Adult Grief After a Traumatic Death

Death of a Parent

As we grow to adulthood, we come to realize that death is a natural part of life. Most of us understand that with the death of a loved one comes pain and suffering. Parents usually die before their children. However, when a mother or father is killed suddenly and violently, grief reactions of their adult children can

be intense, complicated, and long-lasting. Without a doubt, parents play important roles in our lives that we might not realize in the moment. They watch us grow and are witnesses to our lives. Your mother or father may have been the only person aside from you to remember particular events, occasions, or gatherings.

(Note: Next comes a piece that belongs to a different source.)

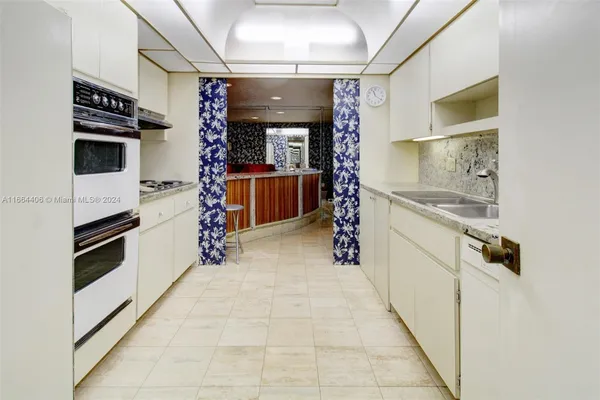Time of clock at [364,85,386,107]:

Parents are witnesses to our lives.

As a child and even as an adult, you may have enjoyed hour upon hour in your parent’s home. Today, the house may be gone, along with the mother or father who so diligently cared for family traditions and rituals within its walls. Often, parents act as a buffer between siblings or other family members. If a mother or father was the “glue” of the family, relationships among remaining members may fall apart. At the very least, the nature of these relationships is sure to change. People may have to get to know one another and interact like never before. Some victims/survivors experience the added stress of assuming the empty roles of their parents. If your mother or father was the primary caregiver of a younger sibling or elderly relative, you may be concerned about who will assume the role in their absence. It may never have occurred to you that you would face such a responsibility. We tend to view our parents as immortal. A death of a parent brings us closer to our own mortality. And when our parents die, we believe that their deaths will be peaceful and pleasant. If your parent was killed, no matter how old he or she was, you may deeply regret that their death was a tragic one. Although some may say, “He lived a good life,” it may feel wrong that you could not say, “Thank you for all you have done for me,” or “Goodbye.”